Ya sin oír los ruegos y las amenazas del estómago se puso a hacer las tareas domésticas pero tan pronto limpiaba el polvo con la escoba como barría con la gamuza. El reloj de una plaza contigua hizo sonar las doce campanadas del mediodía y
aquel din-don acabó de desatar el haz de nervios del señor Goutier. "Si el dragón de
siete cabezas, catorce ojos y siete bocas, se tragara de una vez todos los relojes de la
ciudad, mejor sol me alumbraría –masculló-. ¡Malditos sean! Ellos tienen la culpa de mi desgracia, ellos y nadie más. Los desprecio con todas mis fuerzas. ¿Qué digo los desprecio? ¡Los odio, los odio y los odio! Pero mucho civismo me sobra o esta misma noche dejan de ponerme trabas”. Y con una idea clavada en los sesos abrió las puertas del  armario que no era otra cosa que un hueco en la pared cubierto por una cortina de hule viejo. Se cambió el batín por ropa de abrigo, de mucho abrigo. “Tengo que recorrer la ciudad de norte a sur y de este a oeste un par de veces -pensó y tampoco es plan de acabar con una pulmonía”. Cerró la ventana. El cielo estaba a punto de echarse a llorar. Se plantó pues las botas, el gabán y el bombín, cogió el bastón y salió de casa.
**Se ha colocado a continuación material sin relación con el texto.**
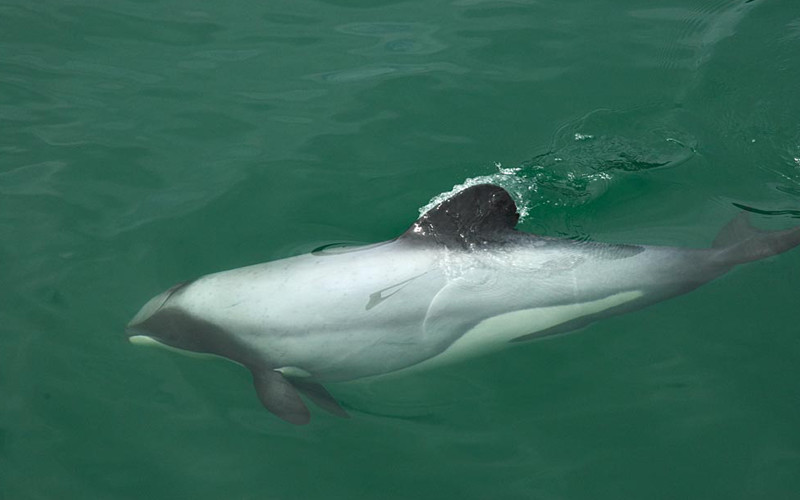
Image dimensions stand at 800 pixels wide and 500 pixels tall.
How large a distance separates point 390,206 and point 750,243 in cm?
341

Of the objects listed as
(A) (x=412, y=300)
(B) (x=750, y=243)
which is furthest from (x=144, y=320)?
(B) (x=750, y=243)

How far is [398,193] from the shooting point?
27.6 feet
Ya en la calle se ubicó mentalmente. No podía perder tiempo en rodeos, en vueltas inútiles. En un bolsillo llevaba varios lápices: uno para usar, los demás, de repuesto. Y en el otro un mapa de la ciudad. Empezó a llover, a ratos a vasos, a ratos a jarros. Y entretenidas en este veleidoso juego se pasaron las nubes todo el día. Pero él seguía andando y andando, a ratos a pasos cortos, a ratos a pasos largos. Sólo cuando veía un reloj en una plaza, en un parque o en la torre de una iglesia, se paraba y protegido por la marquesina de un comercio, el alero de un tejado o el voladizo de un balcón, hacía una cruz en el mapa.
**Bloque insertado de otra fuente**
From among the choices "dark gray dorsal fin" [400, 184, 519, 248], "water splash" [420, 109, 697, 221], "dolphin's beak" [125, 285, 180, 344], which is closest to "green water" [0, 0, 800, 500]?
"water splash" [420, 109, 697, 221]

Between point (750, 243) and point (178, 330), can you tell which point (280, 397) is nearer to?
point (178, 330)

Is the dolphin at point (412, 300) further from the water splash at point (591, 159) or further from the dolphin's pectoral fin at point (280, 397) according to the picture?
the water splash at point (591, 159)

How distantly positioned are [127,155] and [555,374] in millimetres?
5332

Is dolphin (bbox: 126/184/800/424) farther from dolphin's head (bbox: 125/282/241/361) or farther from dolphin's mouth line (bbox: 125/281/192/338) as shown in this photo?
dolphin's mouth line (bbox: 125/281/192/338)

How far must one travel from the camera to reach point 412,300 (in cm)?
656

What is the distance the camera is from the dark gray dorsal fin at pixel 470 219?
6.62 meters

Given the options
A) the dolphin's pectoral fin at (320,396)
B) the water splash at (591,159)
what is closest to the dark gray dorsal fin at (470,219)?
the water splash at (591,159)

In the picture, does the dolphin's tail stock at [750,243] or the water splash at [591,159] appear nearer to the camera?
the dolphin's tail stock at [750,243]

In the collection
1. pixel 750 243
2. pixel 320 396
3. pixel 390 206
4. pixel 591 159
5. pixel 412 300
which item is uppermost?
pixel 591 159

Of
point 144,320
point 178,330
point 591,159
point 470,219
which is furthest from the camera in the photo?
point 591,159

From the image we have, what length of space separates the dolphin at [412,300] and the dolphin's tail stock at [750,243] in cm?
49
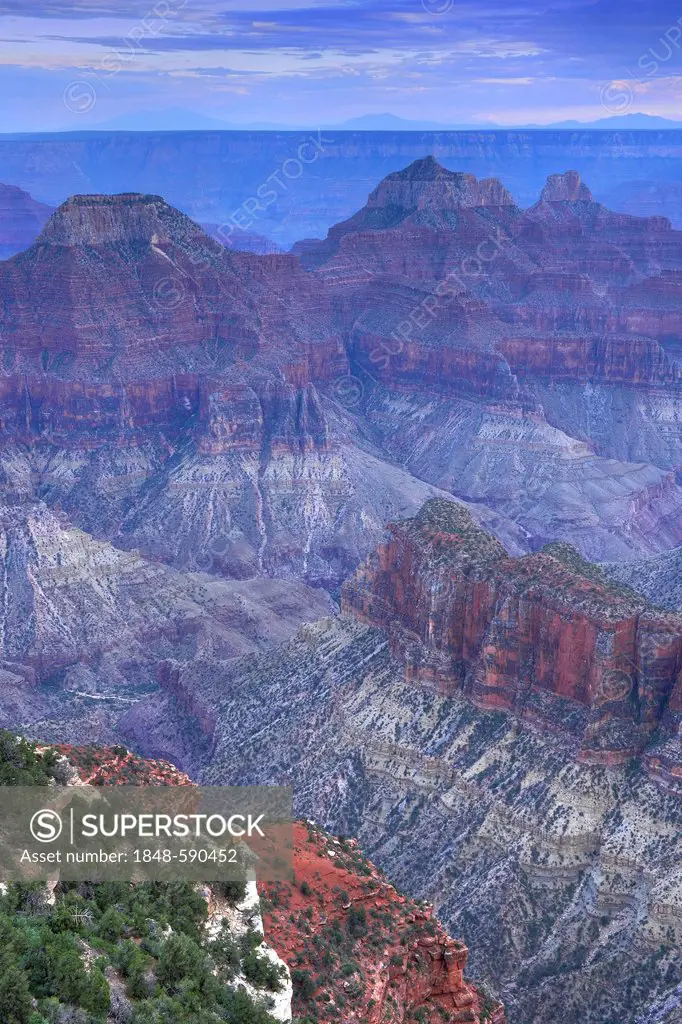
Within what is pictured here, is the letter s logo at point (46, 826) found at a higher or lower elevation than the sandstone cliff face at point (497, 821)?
higher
    Al caer la tarde entró en una hamburguesería.
    —¿Qué va a tomar el caballero?, -preguntó el empleado en tono profesional.
     —Un sandwich mixto, un agua mineral con gas y un zumo de pomelo.
     Estuvo a punto de añadir: "Esta noche necesito un buen complejo vitamínico",
pero se ahorró la frase, no era de listos dar pistas.
    Mientras el empleado disponía su cena, su comida y su desayuno, sacó el mapa y lo extendió sobre la mesa. Tenía muchas, muchas cruces, tantas que parecía un cementerio. Las contó y el número coincidía con el de relojes que había en la ciudad. Volvió a contarlas. Quería asegurarse de que no se le había despistado ni un solo reloj: con uno que dejara funcionando gastaría sus energías inútilmente.
    —Pero Goutier, querido Goutier, ¿te has vuelto loco? -le preguntó súbitamente la firme voz de su civismo, avanzando con dificultad por el laberinto de cruces- ¿No comprendes que si tú averías los relojes esta noche mañana mismo empezarán los técnicos a arreglarlos?
    —Síii... claro, ya he pensado en ello -respondió él sin perder la calma mientras doblaba el mapa para callarla-. Pero entre las averías y los arreglos, yo resuelvo mi situación económica. Y cuando vuelva a planteárseme...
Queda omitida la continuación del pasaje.